2. The firing mechanism of claim 1, wherein heel ( 17 ) is situated beyond the second recess ( 16 ) for cooperating with a slope ( 21 ) on the lever ( 4 ) for returning the lever to an initial position.

3. The firing mechanism of claim 1 additionally comprising a return spring for returning said movable rod ( 12 ) to its initial position.

4. The firing mechanism of claim 1, wherein the propelling device comprises an arm ( 11 ) one end of which rests against the lever ( 4 ) and the other end of which is joined to a torsion bar ( 18 ), the other end of the arm and the other end of the bar being affixed to the support ( 1 ).

5. The firing mechanism of claim 1 wherein one end of the lever ( 4 ) is affixed to the strike pin ( 2 ), the other end is affixed to a shaft ( 6 ) for rotation about the support ( 1 ), the pawl ( 9 ) being mounted for rotation relative to the lever ( 4 ) at a location between the two ends of the lever.

6. The firing mechanism of claim 4, wherein the torsion bar ( 18 ) is prestressed.

7. The firing mechanism of claim 1, wherein the lever ( 4 ) is in the form of a plate with apertures ( 7 ) for reducing its weight.

8. The firing mechanism of claim 1, wherein the pawl ( 9 ) is attached to the lever ( 4 ) by a spring.

9. The firing mechanism of claim 1, wherein the strike pin ( 2 ) includes a first groove ( 23 ) perpendicular to the strike-pin's axis and which receives an end of the lever ( 4 ), and a pin ( 26 ) enters said lever end to keep the lever in said groove.

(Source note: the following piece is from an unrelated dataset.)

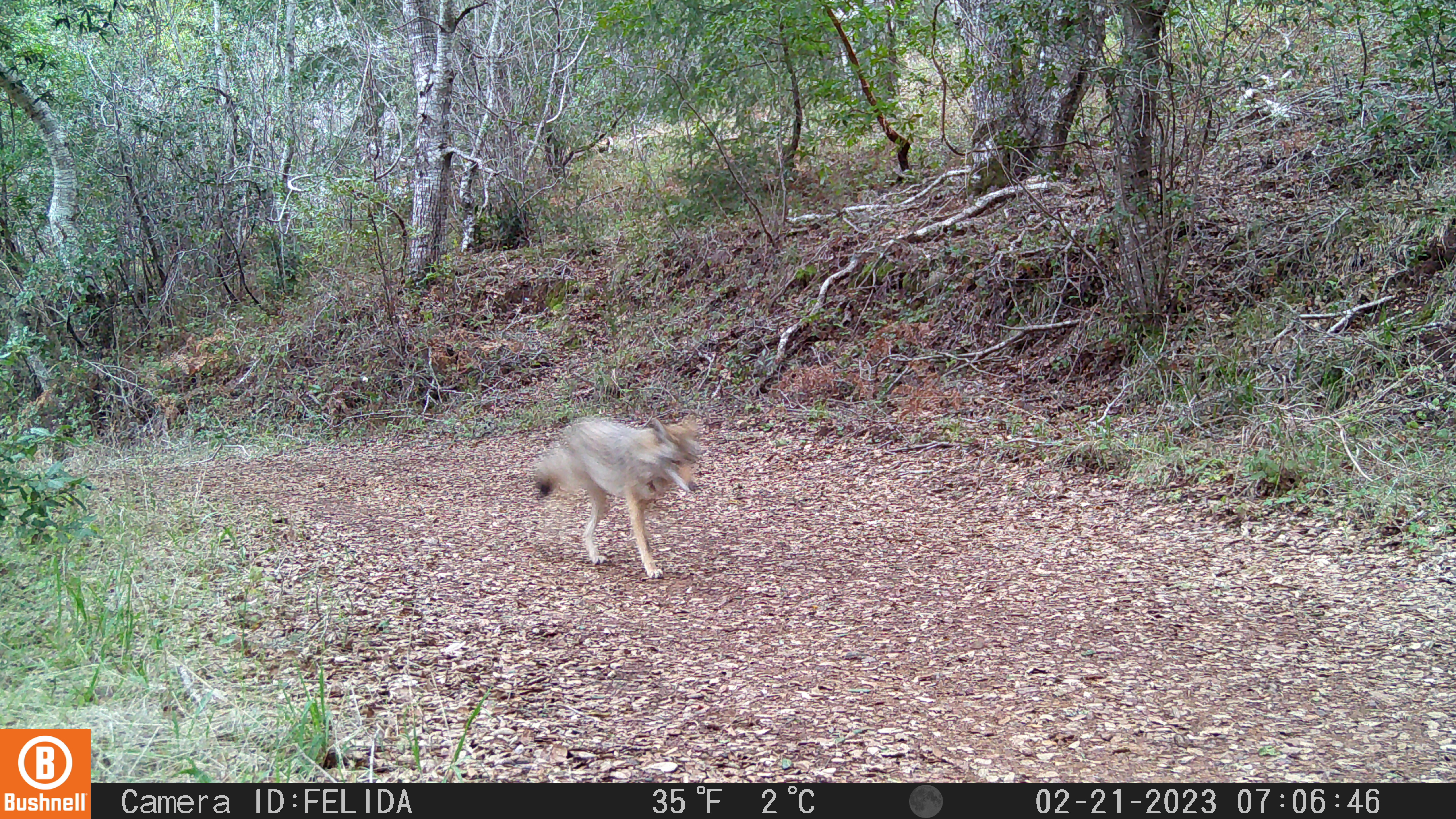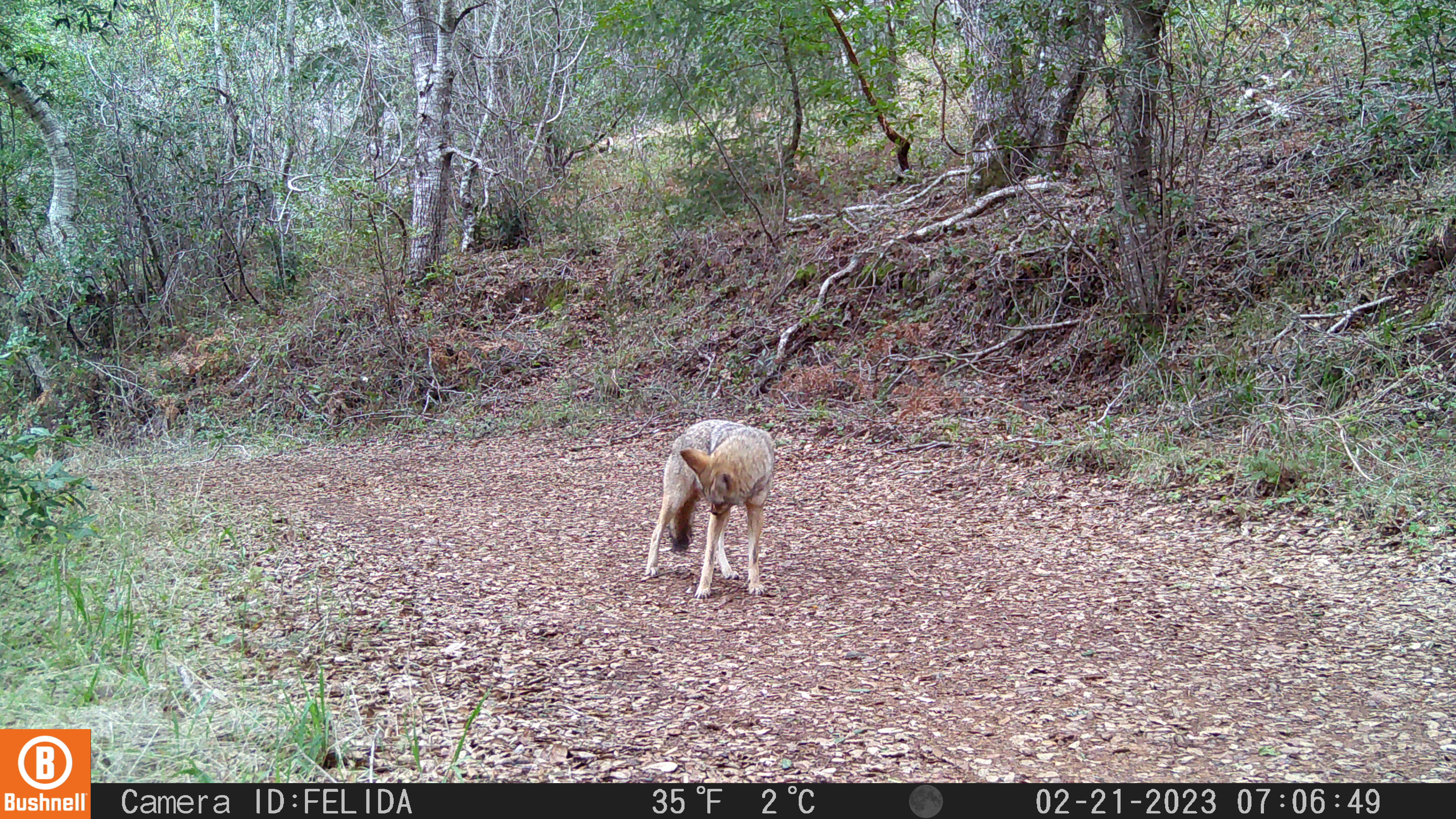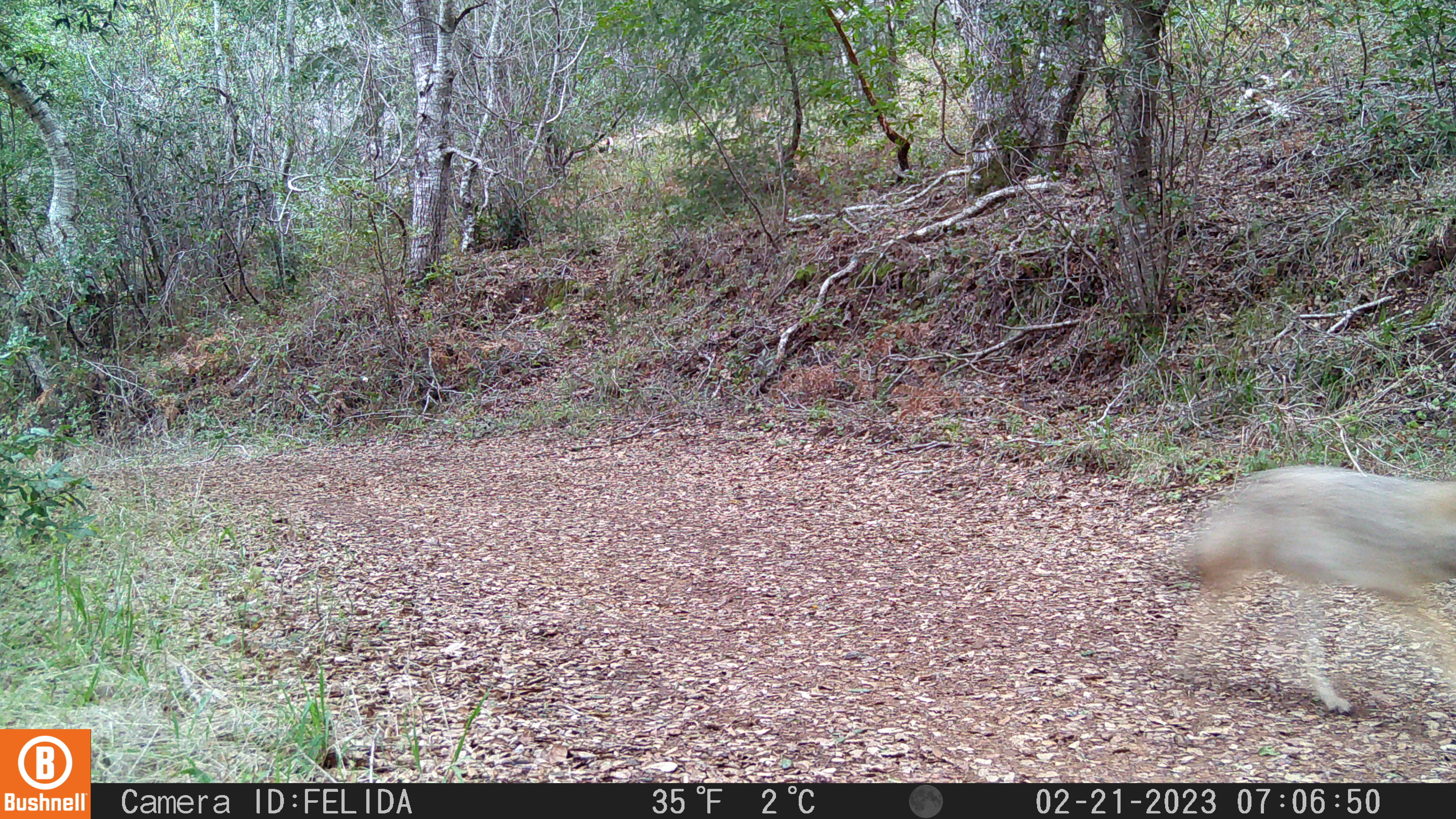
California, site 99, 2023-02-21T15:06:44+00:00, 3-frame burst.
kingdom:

10. The firing mechanism of claim 9, wherein the strike pin ( 2 ) comprises means for removing it comprising at least two recesses ( 3 ) on is rear surface for gripping, and a second groove ( 24 ) parallel to the strike-pin axis and communicating with the first groove ( 23 ), the lever ( 4 ) being movable through the second groove ( 24 ) after the pin ( 26 ) has been retracted and the strike pin has been rotated.